## [Text under study]
==*==

Solved: OpenMP fortran code seems to work but perhaps shouldn't

Vahid9 · ‎12-26-2023

Hi,

The following code gives identical output serially and with OpenMP (my first OpenMP code). I am trying to understand if this is pure luck or not. The code does not have CRITICAL or ATOMIC constructs. Should such constructs be used in this code to avoid data racing? The agreement between the serial and parallel versions suggests no data racing but I have a feeling that I am missing something here.

Are constructs such as CRITICAL or ATOMIC needed here?

Thanks,

Vahid

!       program SEE.f90

        use omp_lib

        implicit none
                
        INTEGER, PARAMETER :: DP = selected_real_kind(14,200)

==*==

## [Task to carry out]
Carry the OpenMP forum post forward from the point where it stops. The lines after this point are separate material and not part of the OpenMP forum post.

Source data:
==*==

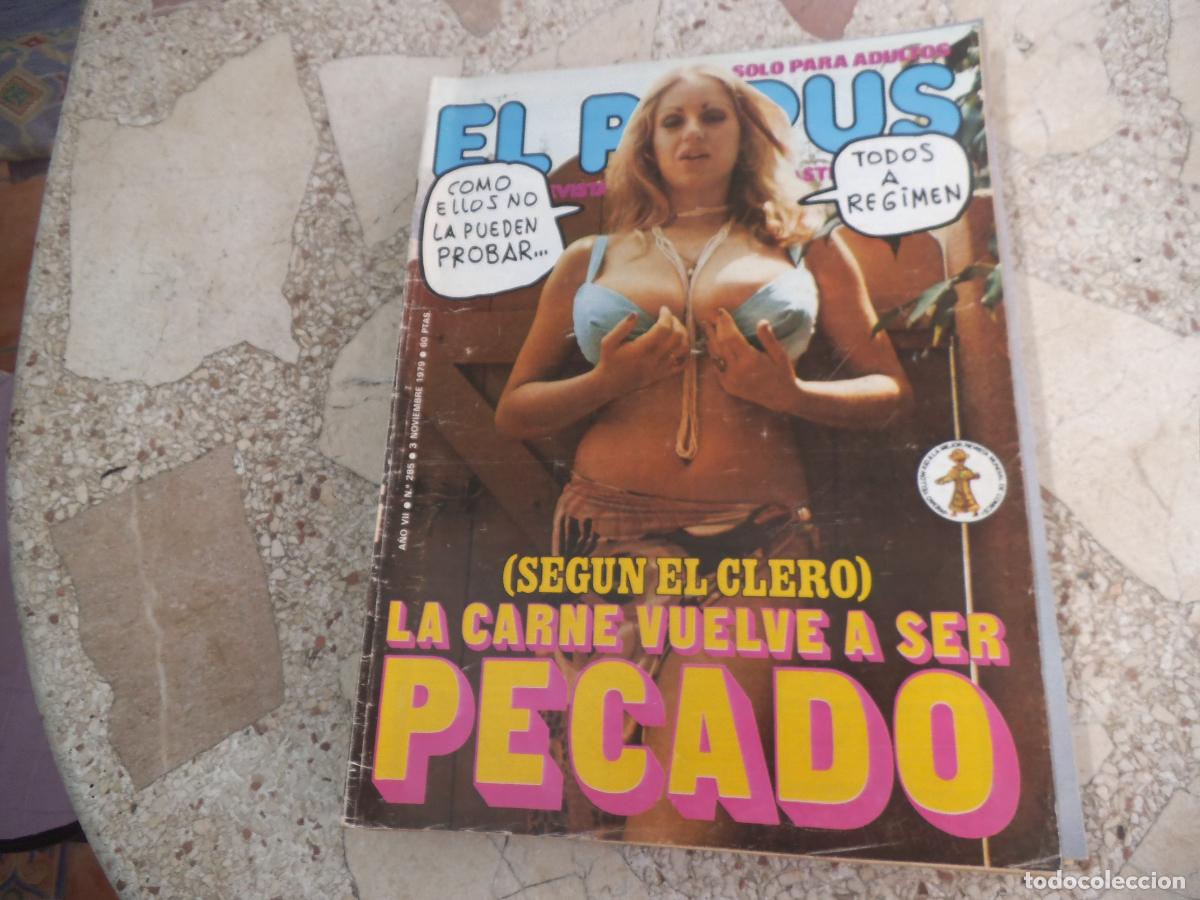 Coleccionismo de revistas y peri&oacute;dicos: el papus n&ordm; 285, 1979, satirica ,erotica humor, segun el clero la carne vuelve a ser pecado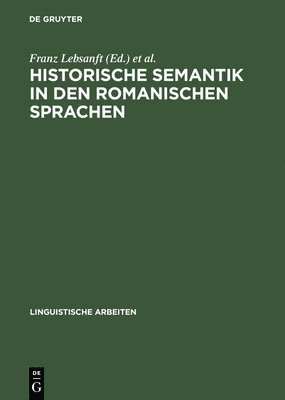 Franz Lebsanft, Martin-Dietrich Gleßgen - Historische Semantik in den romanischen Sprachen, Inbunden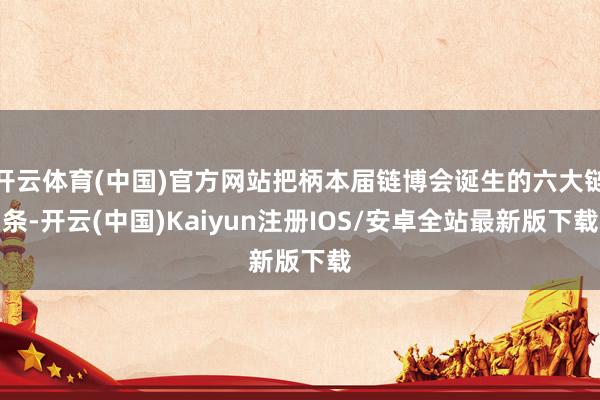 开云体育(中国)官方网站把柄本届链博会诞生的六大链条-开云(中国)Kaiyun注册IOS/安卓全站最新版下载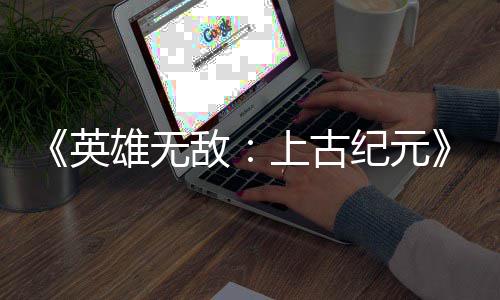 敌好评特别日销英雄无量破万份上古 首纪元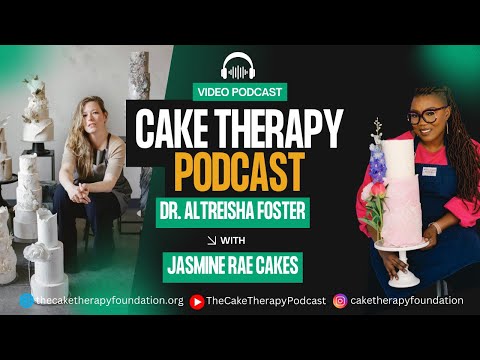 Jasmine Rae: Fine Arts Meet Cakes | Dr. Altreisha Foster | The Cake Therapy Podcast |
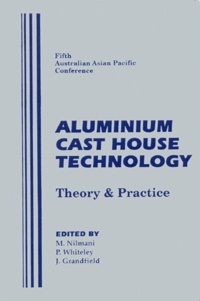 John Grandfield et Madhu Nilmani - Aluminium Cast House Technology. Theory & Practice, 5th Australian Asian Pacific Conference.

==*==

## [Answer to the problem]
        REAL(DP), PARAMETER :: zero   = 0.d0
        REAL(KIND=DP), parameter :: kb=8.6173324d-02 ! meV/K
        INTEGER, PARAMETER :: Nk=9936
        INTEGER, PARAMETER :: Nk_BZ=216000
        INTEGER, PARAMETER :: nbnd=4
        INTEGER ::  i,j,dummy,m,n, eqv(Nk_BZ)
        REAL(KIND=DP)    :: deltaE,tot_delta,delta, inv_tau_delta, tot_inv_tau_delta
        REAL(KIND=DP)    :: temp,  degaussw, E, kT
        REAL(KIND=DP), allocatable   :: SKE(:,:,:), ek(:,:)
        REAL(KIND=DP), allocatable    :: SEE(:,:)
        REAL, EXTERNAL :: w0gauss

        temp=300.0
        kT=kb*temp ! meV
        
        allocate (SKE(Nk,nbnd,0:3100))
        allocate (ek(Nk,nbnd))
        allocate (SEE(0:3100,0:3100))

        OPEN(10,file="SKE_new.dat")
        OPEN(15,file="EPW_scatt_rates.dat")
        OPEN(14,file="bz2wedge_k.dat")
        OPEN(20,file="SEE.dat")

        ! Skip header
        READ(10,*)
        READ(14,*)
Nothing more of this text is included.